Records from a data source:
== Segment start ==

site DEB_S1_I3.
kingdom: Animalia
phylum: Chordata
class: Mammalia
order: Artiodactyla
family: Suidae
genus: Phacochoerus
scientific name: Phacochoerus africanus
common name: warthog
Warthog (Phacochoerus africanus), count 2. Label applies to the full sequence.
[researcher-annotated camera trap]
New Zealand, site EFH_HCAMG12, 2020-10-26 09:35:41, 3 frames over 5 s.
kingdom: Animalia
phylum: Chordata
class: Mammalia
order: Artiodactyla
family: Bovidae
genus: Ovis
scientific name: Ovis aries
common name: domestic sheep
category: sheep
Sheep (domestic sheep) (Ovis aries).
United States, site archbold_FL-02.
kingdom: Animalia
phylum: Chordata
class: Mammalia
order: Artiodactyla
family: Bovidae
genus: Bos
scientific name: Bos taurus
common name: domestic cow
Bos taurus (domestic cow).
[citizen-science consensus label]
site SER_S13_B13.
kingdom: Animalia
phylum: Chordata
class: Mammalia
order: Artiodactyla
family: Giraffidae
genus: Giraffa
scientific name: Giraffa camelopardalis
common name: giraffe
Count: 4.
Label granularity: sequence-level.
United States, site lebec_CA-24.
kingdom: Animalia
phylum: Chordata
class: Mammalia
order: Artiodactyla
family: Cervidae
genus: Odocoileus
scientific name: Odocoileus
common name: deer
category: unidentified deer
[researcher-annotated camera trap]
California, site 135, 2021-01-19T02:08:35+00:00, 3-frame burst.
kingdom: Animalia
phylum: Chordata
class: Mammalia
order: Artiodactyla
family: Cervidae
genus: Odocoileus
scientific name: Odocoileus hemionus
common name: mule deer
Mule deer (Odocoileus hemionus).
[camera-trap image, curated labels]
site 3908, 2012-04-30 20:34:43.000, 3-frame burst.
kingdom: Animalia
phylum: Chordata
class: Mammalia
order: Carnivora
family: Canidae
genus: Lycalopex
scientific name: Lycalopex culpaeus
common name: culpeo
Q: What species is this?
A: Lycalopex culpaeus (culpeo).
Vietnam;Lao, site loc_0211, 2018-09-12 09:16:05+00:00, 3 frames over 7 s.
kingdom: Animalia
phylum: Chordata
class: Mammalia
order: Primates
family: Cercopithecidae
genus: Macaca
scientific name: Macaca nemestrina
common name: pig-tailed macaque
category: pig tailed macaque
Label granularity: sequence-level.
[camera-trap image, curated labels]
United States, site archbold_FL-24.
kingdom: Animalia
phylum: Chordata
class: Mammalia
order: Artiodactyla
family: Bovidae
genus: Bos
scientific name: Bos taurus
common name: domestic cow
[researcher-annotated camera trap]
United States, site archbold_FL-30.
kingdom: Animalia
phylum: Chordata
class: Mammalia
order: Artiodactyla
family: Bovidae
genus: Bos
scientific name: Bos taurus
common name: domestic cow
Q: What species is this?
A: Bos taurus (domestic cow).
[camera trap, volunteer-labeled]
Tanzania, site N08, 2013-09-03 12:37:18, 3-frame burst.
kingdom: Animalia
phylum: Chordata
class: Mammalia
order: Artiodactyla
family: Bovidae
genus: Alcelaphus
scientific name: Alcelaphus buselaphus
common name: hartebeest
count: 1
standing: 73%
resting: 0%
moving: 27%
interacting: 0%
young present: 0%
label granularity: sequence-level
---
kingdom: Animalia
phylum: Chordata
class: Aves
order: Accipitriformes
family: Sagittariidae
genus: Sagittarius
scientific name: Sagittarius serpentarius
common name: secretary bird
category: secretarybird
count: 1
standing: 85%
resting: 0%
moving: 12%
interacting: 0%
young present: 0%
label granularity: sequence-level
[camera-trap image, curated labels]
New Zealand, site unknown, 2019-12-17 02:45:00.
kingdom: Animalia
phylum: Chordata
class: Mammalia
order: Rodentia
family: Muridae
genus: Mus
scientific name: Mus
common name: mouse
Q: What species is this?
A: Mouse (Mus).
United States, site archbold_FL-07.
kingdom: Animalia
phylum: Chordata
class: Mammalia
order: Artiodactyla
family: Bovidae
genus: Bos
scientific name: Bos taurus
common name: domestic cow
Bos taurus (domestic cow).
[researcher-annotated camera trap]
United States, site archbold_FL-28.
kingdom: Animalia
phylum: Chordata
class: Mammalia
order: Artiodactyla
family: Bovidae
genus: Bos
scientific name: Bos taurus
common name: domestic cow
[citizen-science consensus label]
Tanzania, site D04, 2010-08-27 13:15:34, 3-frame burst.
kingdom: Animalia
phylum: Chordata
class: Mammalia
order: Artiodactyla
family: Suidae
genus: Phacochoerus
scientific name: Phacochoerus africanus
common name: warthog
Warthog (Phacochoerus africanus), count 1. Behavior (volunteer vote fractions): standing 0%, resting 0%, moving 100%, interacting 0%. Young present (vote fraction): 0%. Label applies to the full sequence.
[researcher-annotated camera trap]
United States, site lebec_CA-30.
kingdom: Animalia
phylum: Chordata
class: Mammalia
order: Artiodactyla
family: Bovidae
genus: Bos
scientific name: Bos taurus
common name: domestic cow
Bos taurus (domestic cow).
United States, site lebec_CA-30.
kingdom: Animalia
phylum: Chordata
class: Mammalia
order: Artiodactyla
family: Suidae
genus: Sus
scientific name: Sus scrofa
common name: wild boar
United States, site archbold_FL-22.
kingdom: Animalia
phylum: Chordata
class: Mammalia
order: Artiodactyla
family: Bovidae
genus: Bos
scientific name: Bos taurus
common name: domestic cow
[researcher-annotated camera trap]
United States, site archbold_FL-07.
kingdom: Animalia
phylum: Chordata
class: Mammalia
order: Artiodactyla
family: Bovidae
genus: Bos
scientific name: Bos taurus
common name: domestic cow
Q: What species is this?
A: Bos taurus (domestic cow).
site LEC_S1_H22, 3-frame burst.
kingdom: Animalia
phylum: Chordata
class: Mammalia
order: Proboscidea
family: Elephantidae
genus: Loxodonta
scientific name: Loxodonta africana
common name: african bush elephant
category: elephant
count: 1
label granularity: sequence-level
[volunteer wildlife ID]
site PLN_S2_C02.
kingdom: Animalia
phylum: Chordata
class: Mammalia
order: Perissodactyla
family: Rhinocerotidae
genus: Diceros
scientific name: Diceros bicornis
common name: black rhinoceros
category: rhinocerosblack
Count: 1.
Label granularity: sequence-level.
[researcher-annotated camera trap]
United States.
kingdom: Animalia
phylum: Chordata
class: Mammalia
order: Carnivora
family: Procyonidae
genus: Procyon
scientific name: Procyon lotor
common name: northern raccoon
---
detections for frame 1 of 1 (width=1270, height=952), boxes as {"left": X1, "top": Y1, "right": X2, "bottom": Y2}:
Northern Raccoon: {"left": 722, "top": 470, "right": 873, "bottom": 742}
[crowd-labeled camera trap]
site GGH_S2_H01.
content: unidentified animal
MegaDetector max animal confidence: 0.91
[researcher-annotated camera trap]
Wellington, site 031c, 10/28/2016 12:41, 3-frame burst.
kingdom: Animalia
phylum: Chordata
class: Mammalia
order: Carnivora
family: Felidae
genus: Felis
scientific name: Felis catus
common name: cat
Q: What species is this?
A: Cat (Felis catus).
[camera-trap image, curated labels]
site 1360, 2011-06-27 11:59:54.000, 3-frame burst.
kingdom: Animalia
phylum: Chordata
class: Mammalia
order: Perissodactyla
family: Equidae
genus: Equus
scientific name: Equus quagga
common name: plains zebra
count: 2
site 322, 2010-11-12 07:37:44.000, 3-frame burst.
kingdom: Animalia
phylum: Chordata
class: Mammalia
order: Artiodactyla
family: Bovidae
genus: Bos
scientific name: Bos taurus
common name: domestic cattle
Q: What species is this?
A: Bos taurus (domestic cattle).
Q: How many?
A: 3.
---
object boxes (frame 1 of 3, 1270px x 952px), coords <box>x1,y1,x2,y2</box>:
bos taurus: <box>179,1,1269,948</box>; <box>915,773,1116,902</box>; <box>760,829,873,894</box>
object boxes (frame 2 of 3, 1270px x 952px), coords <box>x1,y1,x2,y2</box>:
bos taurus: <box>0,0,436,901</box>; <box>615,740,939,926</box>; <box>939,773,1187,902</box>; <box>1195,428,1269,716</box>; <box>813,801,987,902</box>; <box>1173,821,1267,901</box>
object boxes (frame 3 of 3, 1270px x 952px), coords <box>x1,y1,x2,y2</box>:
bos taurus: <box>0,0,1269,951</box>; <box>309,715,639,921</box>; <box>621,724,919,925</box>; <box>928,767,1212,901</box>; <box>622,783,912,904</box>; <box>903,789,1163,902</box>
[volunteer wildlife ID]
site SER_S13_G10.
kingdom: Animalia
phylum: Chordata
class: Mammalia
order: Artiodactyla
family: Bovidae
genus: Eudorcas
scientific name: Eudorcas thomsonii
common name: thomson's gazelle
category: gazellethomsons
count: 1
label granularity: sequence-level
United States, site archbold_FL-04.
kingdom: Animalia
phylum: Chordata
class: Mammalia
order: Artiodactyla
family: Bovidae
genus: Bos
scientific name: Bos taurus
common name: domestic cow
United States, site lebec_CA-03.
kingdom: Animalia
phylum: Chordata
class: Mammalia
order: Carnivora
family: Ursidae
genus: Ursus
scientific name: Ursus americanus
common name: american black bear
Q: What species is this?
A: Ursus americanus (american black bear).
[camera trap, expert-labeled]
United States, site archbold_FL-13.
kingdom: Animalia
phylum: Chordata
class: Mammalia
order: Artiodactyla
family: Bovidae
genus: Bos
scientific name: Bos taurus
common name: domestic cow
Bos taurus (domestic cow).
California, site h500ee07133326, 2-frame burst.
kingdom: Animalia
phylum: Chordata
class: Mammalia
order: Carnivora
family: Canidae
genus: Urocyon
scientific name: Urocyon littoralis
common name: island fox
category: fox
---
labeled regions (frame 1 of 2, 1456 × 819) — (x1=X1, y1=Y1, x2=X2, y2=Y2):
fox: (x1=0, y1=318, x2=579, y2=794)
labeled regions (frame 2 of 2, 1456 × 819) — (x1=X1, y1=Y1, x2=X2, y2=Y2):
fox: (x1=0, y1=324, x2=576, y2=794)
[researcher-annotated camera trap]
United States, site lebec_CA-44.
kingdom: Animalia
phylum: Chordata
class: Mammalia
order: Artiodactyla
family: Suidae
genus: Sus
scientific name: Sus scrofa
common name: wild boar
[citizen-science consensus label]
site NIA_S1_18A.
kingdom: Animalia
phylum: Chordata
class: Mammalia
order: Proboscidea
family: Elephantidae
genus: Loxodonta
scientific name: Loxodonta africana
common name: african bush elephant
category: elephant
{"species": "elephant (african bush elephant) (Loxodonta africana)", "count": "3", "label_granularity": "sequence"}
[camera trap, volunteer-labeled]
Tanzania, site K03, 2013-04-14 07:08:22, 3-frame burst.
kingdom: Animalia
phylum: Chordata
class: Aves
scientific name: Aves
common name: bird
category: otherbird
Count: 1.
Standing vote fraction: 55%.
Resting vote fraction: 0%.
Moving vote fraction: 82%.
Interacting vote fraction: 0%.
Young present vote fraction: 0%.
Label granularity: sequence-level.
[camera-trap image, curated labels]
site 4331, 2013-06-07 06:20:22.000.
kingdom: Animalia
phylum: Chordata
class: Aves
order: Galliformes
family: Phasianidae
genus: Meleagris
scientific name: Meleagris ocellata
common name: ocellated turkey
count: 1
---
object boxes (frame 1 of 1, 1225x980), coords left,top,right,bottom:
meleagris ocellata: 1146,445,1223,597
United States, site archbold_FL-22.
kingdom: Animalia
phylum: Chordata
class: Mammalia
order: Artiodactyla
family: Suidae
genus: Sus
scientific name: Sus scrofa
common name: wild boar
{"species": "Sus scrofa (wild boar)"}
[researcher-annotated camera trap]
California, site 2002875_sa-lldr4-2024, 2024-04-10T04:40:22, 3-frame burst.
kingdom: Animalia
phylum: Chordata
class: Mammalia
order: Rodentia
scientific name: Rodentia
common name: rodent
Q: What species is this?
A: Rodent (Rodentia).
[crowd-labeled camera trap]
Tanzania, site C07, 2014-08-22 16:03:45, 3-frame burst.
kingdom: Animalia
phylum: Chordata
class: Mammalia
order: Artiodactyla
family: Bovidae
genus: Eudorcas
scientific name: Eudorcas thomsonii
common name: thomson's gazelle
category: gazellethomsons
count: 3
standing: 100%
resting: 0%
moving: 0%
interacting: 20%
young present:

== Segment end ==

Work required: Start at the first line of the data above. Stop after the line containing "A: Lycalopex culpaeus (culpeo).", reproducing each line exactly and adding nothing.

Solution:
site DEB_S1_I3.
kingdom: Animalia
phylum: Chordata
class: Mammalia
order: Artiodactyla
family: Suidae
genus: Phacochoerus
scientific name: Phacochoerus africanus
common name: warthog
Warthog (Phacochoerus africanus), count 2. Label applies to the full sequence.
[researcher-annotated camera trap]
New Zealand, site EFH_HCAMG12, 2020-10-26 09:35:41, 3 frames over 5 s.
kingdom: Animalia
phylum: Chordata
class: Mammalia
order: Artiodactyla
family: Bovidae
genus: Ovis
scientific name: Ovis aries
common name: domestic sheep
category: sheep
Sheep (domestic sheep) (Ovis aries).
United States, site archbold_FL-02.
kingdom: Animalia
phylum: Chordata
class: Mammalia
order: Artiodactyla
family: Bovidae
genus: Bos
scientific name: Bos taurus
common name: domestic cow
Bos taurus (domestic cow).
[citizen-science consensus label]
site SER_S13_B13.
kingdom: Animalia
phylum: Chordata
class: Mammalia
order: Artiodactyla
family: Giraffidae
genus: Giraffa
scientific name: Giraffa camelopardalis
common name: giraffe
Count: 4.
Label granularity: sequence-level.
United States, site lebec_CA-24.
kingdom: Animalia
phylum: Chordata
class: Mammalia
order: Artiodactyla
family: Cervidae
genus: Odocoileus
scientific name: Odocoileus
common name: deer
category: unidentified deer
[researcher-annotated camera trap]
California, site 135, 2021-01-19T02:08:35+00:00, 3-frame burst.
kingdom: Animalia
phylum: Chordata
class: Mammalia
order: Artiodactyla
family: Cervidae
genus: Odocoileus
scientific name: Odocoileus hemionus
common name: mule deer
Mule deer (Odocoileus hemionus).
[camera-trap image, curated labels]
site 3908, 2012-04-30 20:34:43.000, 3-frame burst.
kingdom: Animalia
phylum: Chordata
class: Mammalia
order: Carnivora
family: Canidae
genus: Lycalopex
scientific name: Lycalopex culpaeus
common name: culpeo
Q: What species is this?
A: Lycalopex culpaeus (culpeo).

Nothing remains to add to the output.